In the beginning, LCD displays were generally considered suitable for computer monitors and television sets with small screen sizes. These systems did not require much off-axis viewing as the viewer usually sits closer to the screen. When LCDs started to become an integral part of home theatre unit, the narrow viewing angles of older LCD TVs needed to be improved by the manufactueres. Wide viewing angles make the LCDs suitable for a large room where a large number of viewers can watch the pictures with uniform picture quality. Narrow viewing angles means you have to sit at right in front of the screen and another disadvantage of narrow viewing angles is that they do not allow much audience to watch the TV.

Viewing angle is another important spec that marks the performance a display device. Viewing angle of a LCD tells us how far we can sit away from its off-axis and still can have acceptable picture quality. Beyond the viewing angle on either side, the image becomes distorted and lacks colour saturation and contrast. This is because the TV sets which have narrow viewing angles tend to reflect more light towards the viewer but less light on either side. As a result, the viewer gets poor picture quality from the sides. Sometimes, the viewing angles of LCD TVs are measured in correlation with contrast ratio. That is, the viewing angle is the angle at which the contrast ratio LCD TV becomes 10:1 or less.

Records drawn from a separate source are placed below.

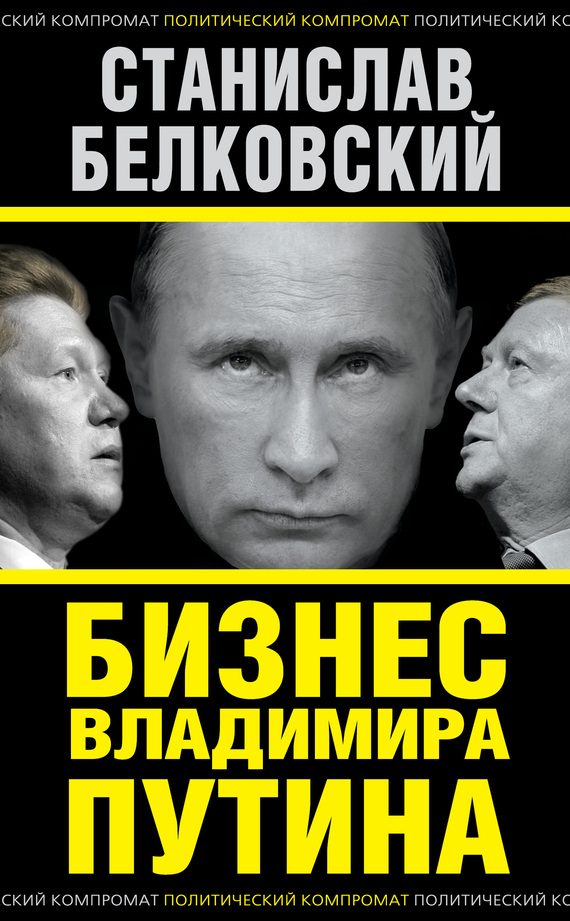 Обложка книги «Бизнес Владимира Путина»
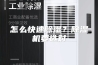 怎么快速除湿？除湿机要选对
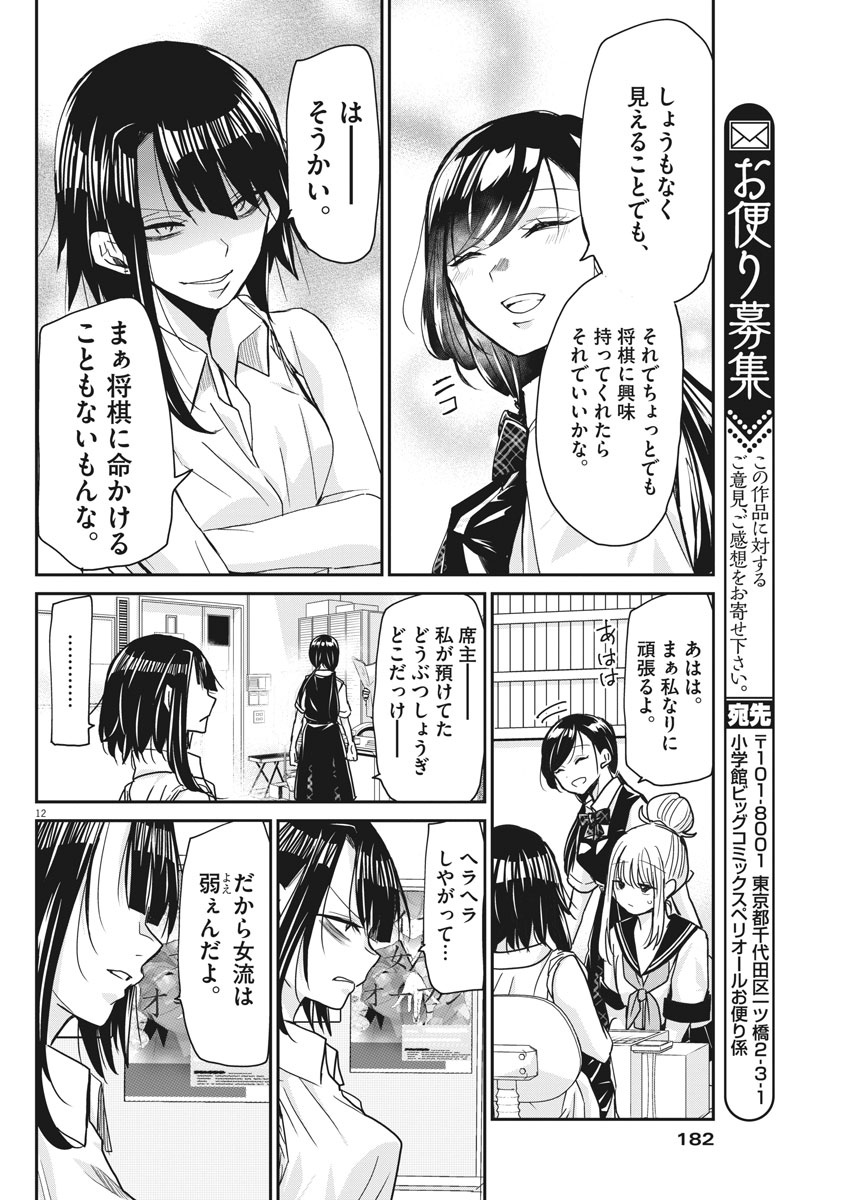 EISEI OTOME NO TATAKAI-KATA - raw - Chapter 8 - https://jpdd.ccdd.to/JPDD/09071505/10i2uj0koww.jpg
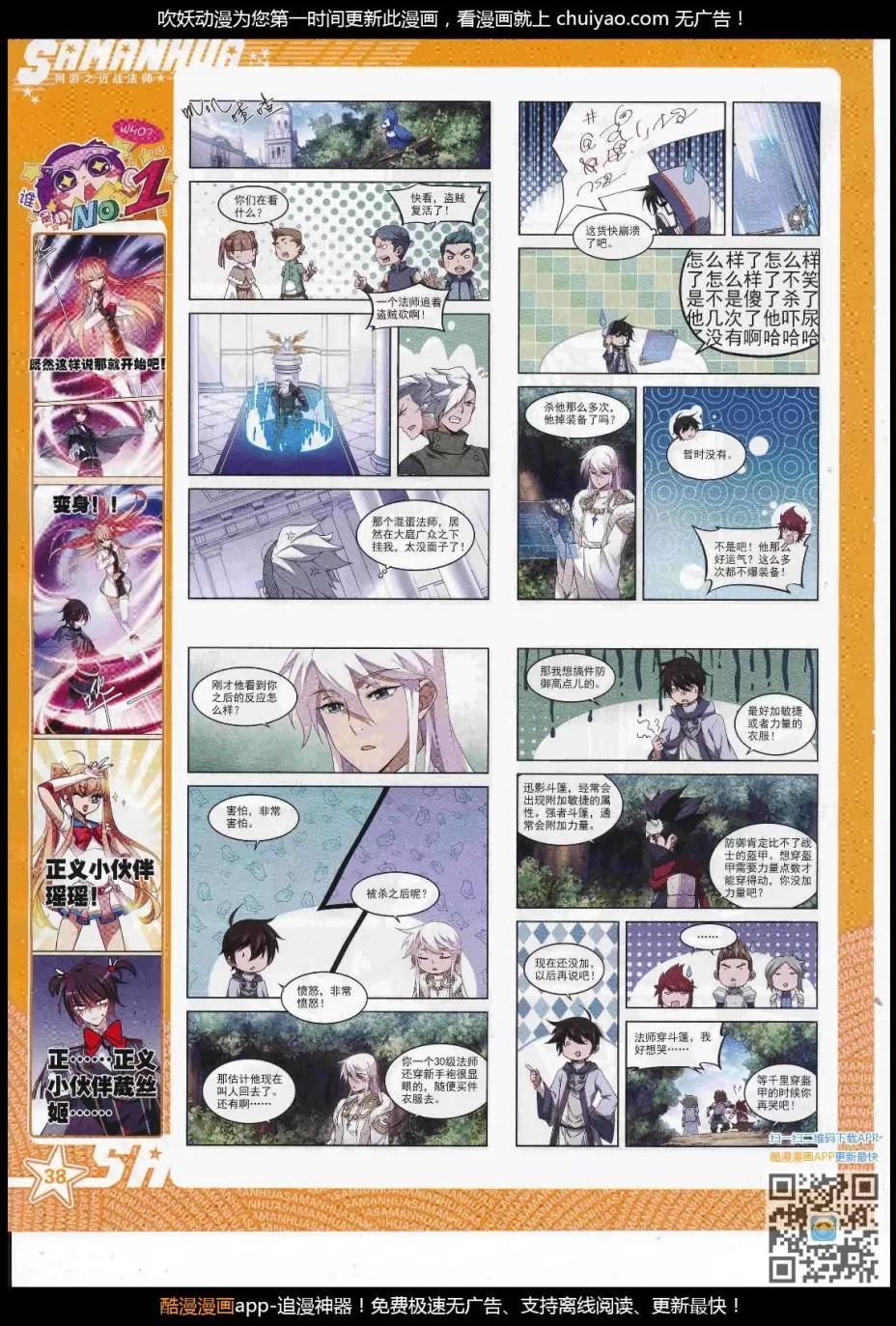 第 40 页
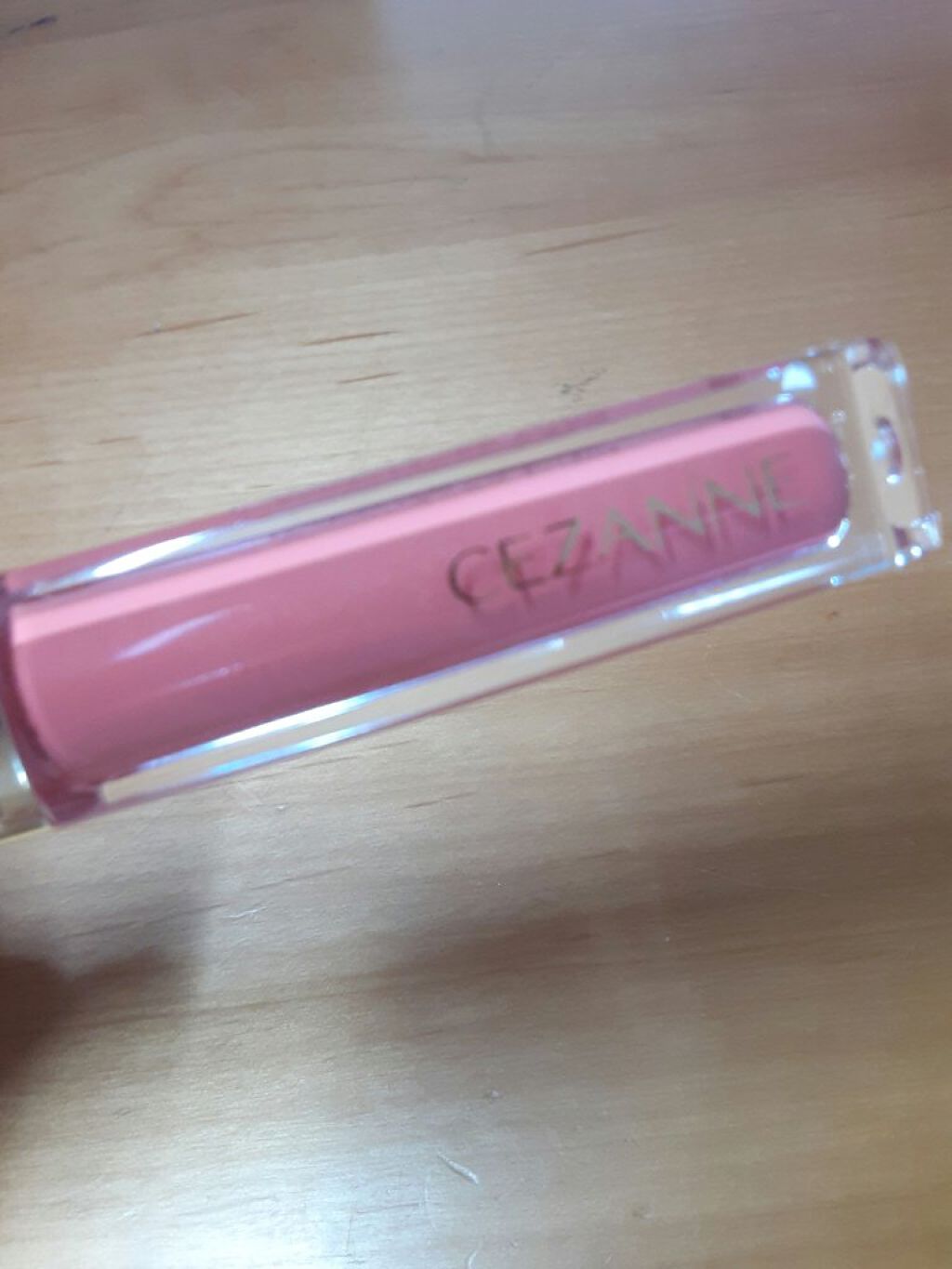 ジェルグロスリップ/CEZANNE/リップグロスを使ったクチコミ(2枚目)
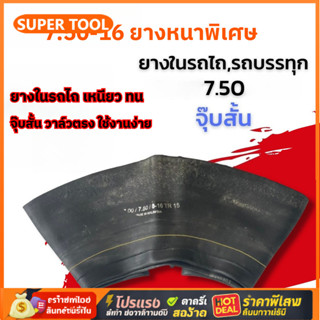 🎉🎉คุณภาพดี16 นิ้ว ยางใน 750-16 ยางในรถไถนา วาล์วตรง จุ๊บสั้น…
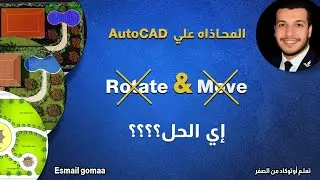 أغلبنا لما يحب يعمل محاذاة بين عنصرين في AutoCADبيبدأ بـ Rotate وبعدها Move.    اي الحل؟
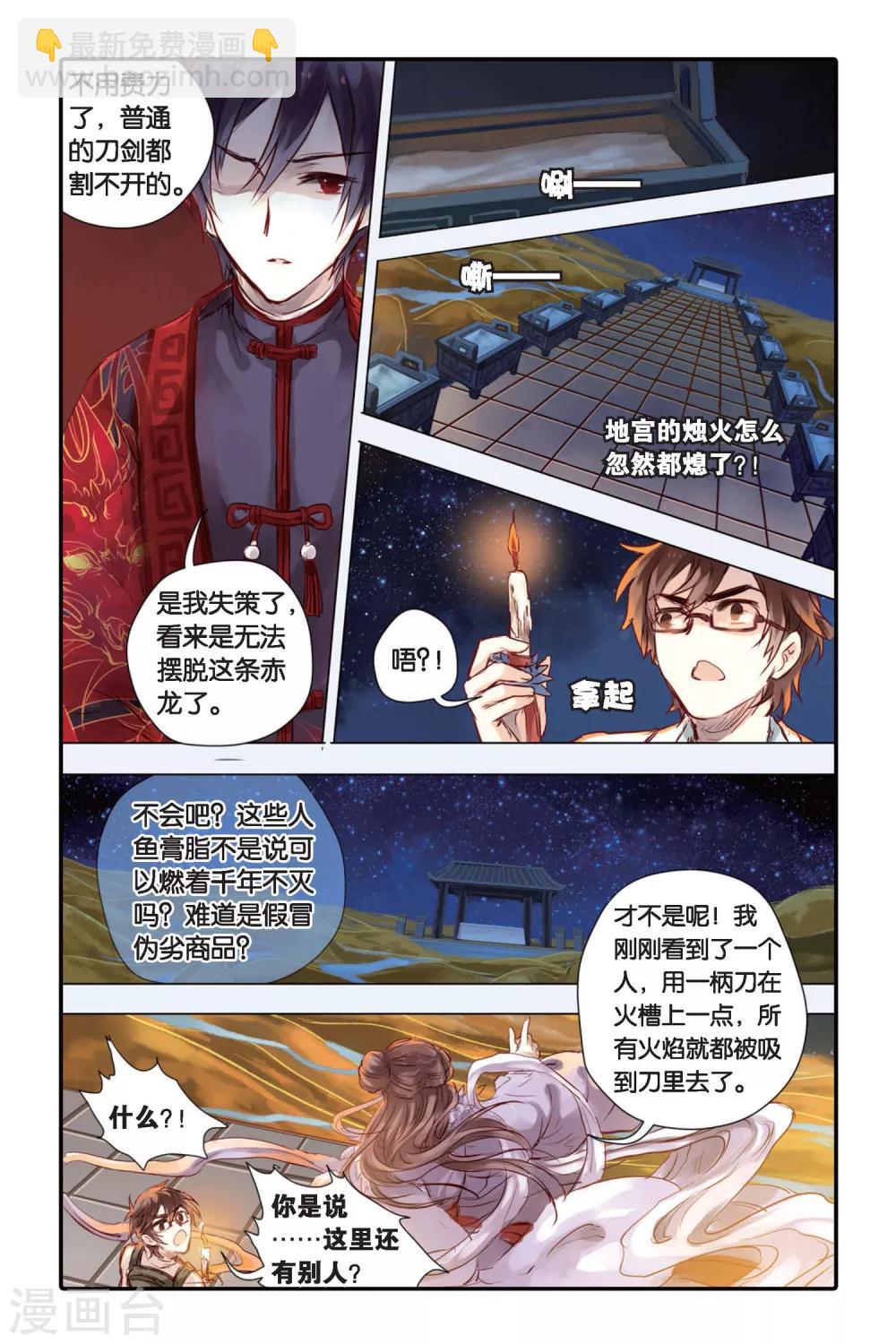 第25话 赤龙服（下）-第26话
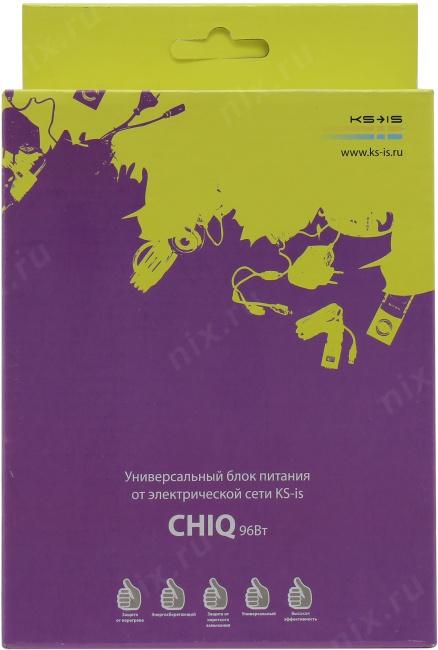 KS-is Chiq KS-257 блок питания (12-24V  96W)+8  сменных разъёмов  питания
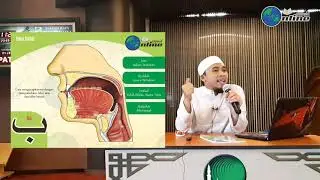 Makhraj Syafatain Huruf Fa, Mim, Ba, dan Waw [MATAN JAZARY] - Muhammad Laili Al Fadhli (Ust. Fadhli)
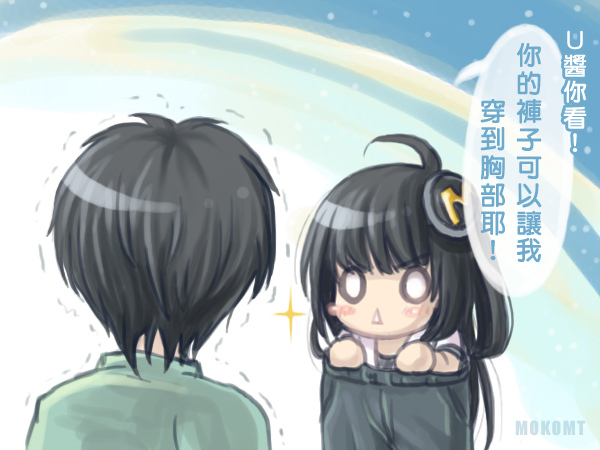 穿u醬褲子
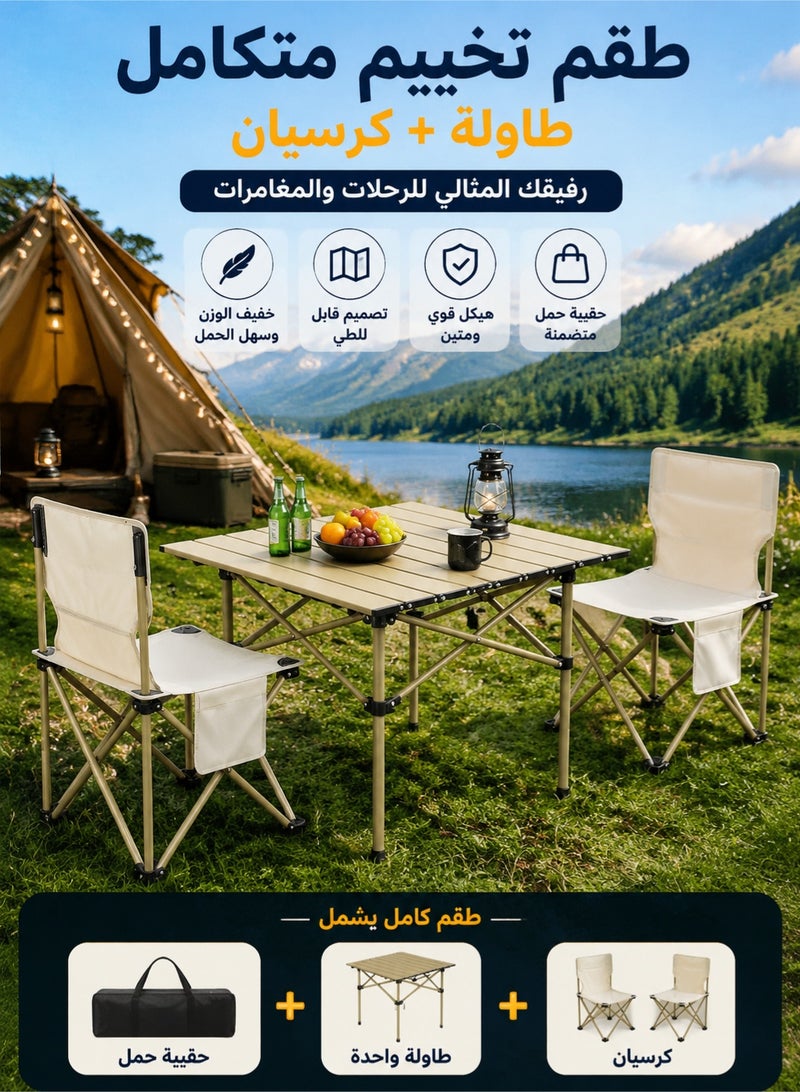 ميون طقم طاولة وكراسي تخييم قابل للطي – طاولة ألمنيوم محمولة مع كرسيين للرحلات، الشاطئ، الشواء والتخييم - Image 1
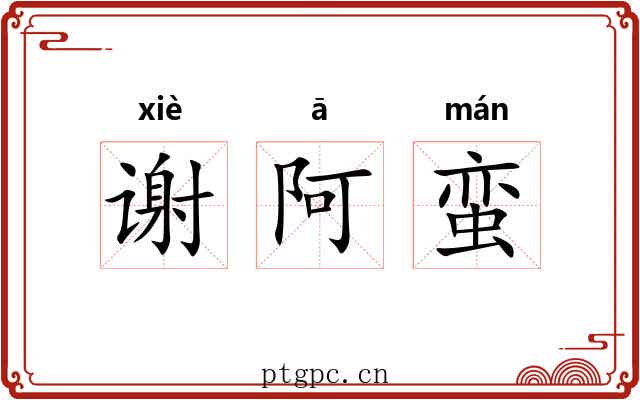 谢阿蛮 谢阿蛮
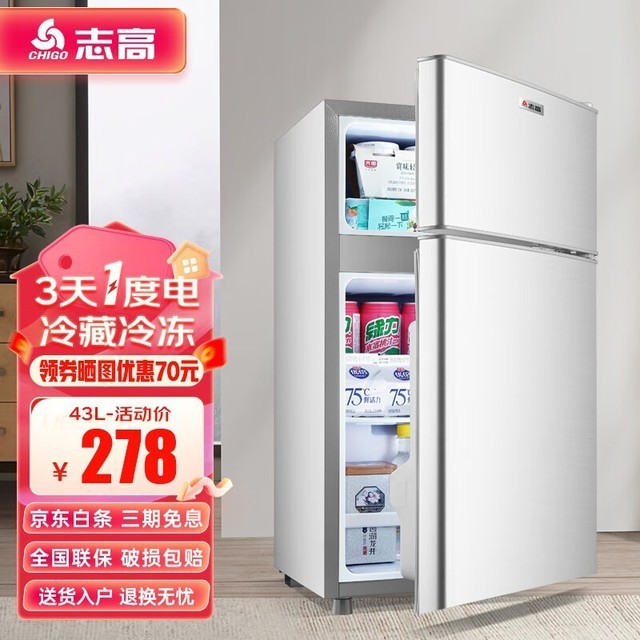 ޡCHIGO־BCD-43A128ֱ˫ű䵽ּ298Ԫ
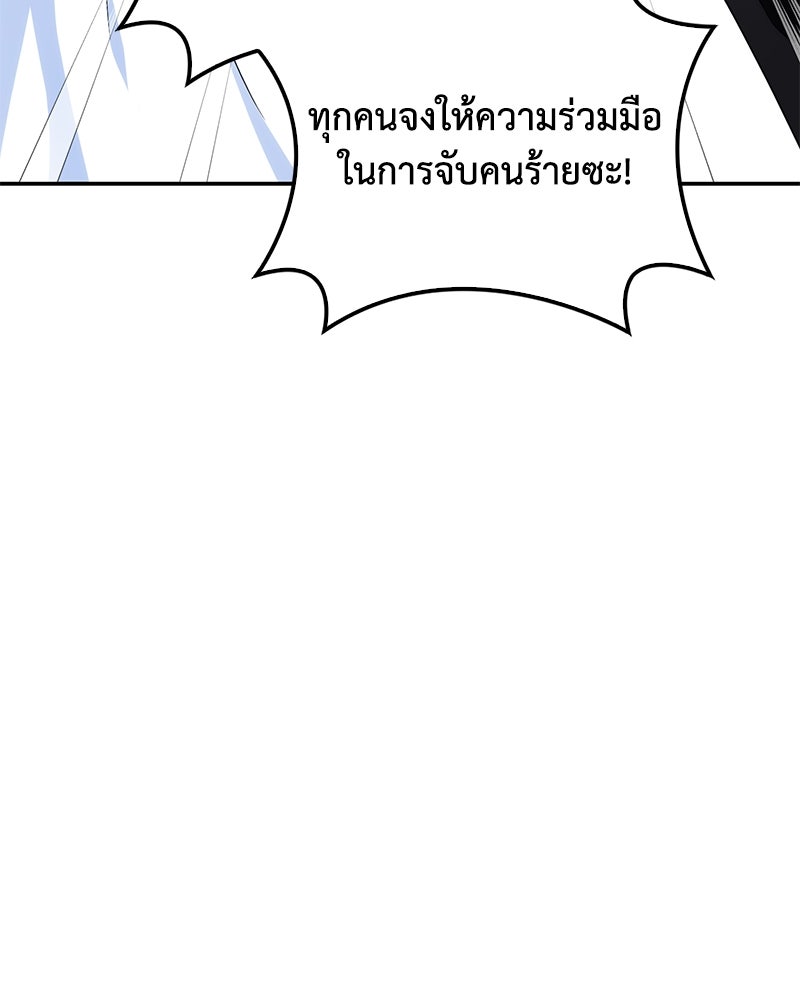 ดัชเชสเชลย - หน้า 72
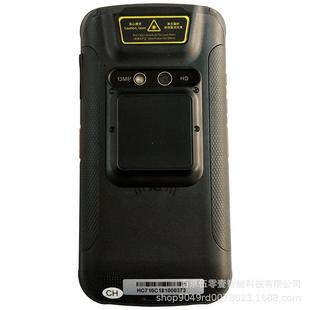 LJYZN-手持机c71RFID射频卡读写器RFID超高频近距离盘点手读卡器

The viewing angle of flat screen is measured across the screen from one direction to another. The maximum viewing angle can be 180 degrees in the case of flat panel displays. Nowadays, the response time is quoted, considering both the horizontal and vertical axis of the view although viewing angle on the basis of horizontal axis carries much importance.

Modern LCDs have come with a few solutions for narrow viewing angles. One of them is to use Optically Compensated Bend (OCB) liquid crystals to eliminate of problem of narrow viewing angles. OCB enables the LCDs to have viewings angles more than 170 degrees. Nowadays, some manufacturers boast that their LCD TVs have viewing angles up to 178 degrees.